I always have mixed emotions as we approach the end of December. As usual, I’m ready to wave goodbye to the preceding year -good riddance!- but also sad about how quickly the time has passed. I’m excited about the coming year, but worried about all of the unknowns of the future. I’m a little alarmed at the number of years that I’ve already left behind (OK, more than a little alarmed), but grateful to be here to look forward to many more.
Frankly, the passing from the old year to the new one feels a little arbitrary. After all, New Year’s Eve and New Year’s Day are separated by a millisecond. I don’t know that life changes radically between December 31 and January 1, but I do know that humans seem to need calendars and clocks and holidays to mark our history and the passing of time.
My husband and I marked our own significant milestone this year; we have officially become empty-nesters. Our children are out of the house, and it looks like they’re really gone for good. They are acquiring the trappings of adult life: jobs, apartments, bills, vacations, new lives in new communities. They are talented and resourceful, resilient in the face of challenges; kind, thoughtful and articulate. They are becoming the people that we always hoped they would be, and they are happy to be out from under the watchful eyes of their parents.

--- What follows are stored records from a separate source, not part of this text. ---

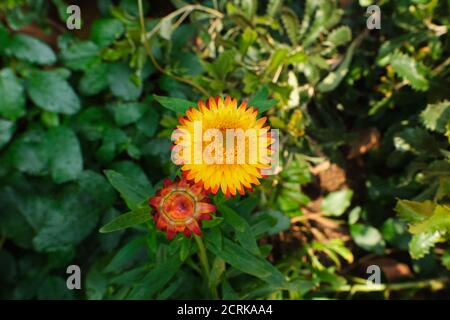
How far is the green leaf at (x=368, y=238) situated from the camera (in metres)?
1.58

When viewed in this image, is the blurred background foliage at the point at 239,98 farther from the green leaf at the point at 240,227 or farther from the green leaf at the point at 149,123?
the green leaf at the point at 240,227

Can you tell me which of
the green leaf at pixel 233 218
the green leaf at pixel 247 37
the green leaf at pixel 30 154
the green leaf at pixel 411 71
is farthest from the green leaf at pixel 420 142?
the green leaf at pixel 30 154

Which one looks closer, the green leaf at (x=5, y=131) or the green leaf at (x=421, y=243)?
the green leaf at (x=421, y=243)

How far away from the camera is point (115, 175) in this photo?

In theory, I’m delighted to see them spread their wings and soar. In reality, my feelings are decidedly mixed. I know that I’m not the first parent to look back and wonder how life could have moved so quickly, or to wish that I could turn back the pages on the calendar for just a brief moment. But I do occasionally wonder how the heck we got to this place and this time.

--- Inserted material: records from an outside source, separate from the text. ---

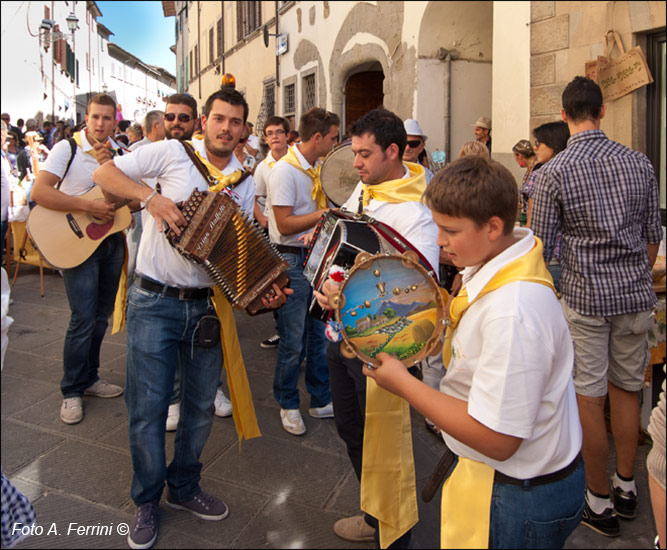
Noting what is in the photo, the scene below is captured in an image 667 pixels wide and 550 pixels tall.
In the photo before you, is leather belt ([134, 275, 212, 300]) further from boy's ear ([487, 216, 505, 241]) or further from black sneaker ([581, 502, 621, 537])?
black sneaker ([581, 502, 621, 537])

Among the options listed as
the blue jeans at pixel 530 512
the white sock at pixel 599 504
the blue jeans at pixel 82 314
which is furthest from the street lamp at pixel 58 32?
the white sock at pixel 599 504

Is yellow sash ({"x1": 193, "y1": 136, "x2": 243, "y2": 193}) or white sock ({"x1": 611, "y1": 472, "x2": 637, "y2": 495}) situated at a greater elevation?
yellow sash ({"x1": 193, "y1": 136, "x2": 243, "y2": 193})

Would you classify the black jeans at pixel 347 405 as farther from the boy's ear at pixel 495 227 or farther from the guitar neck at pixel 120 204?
the guitar neck at pixel 120 204

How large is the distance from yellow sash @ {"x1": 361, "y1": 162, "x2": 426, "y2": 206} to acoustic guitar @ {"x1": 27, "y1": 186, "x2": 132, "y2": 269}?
7.28 feet

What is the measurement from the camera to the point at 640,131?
205 inches

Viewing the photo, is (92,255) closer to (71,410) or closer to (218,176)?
(71,410)

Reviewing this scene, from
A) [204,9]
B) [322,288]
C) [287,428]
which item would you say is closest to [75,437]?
[287,428]

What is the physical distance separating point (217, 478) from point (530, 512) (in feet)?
7.15

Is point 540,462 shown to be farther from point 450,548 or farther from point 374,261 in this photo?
point 374,261

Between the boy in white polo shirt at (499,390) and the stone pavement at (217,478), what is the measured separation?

My time with Episcopal Relief & Development has also flashed by. Twelve years (but who’s counting?). It’s hard to believe how much we have changed as an organization in that time. We’ve passed some pretty hefty milestones of our own. When I started in 2004, there were about 15 people on staff; we worked in 21 countries and our programs reached about 250,000 people. Today we have over 50 staff on three continents. We work with partners in nearly 40 countries. With our partners we reach close to 3 million people each year. And with the ongoing support of Episcopalians, we’re able to mark over 75 years of healing a hurting world. What other changes will the new year bring?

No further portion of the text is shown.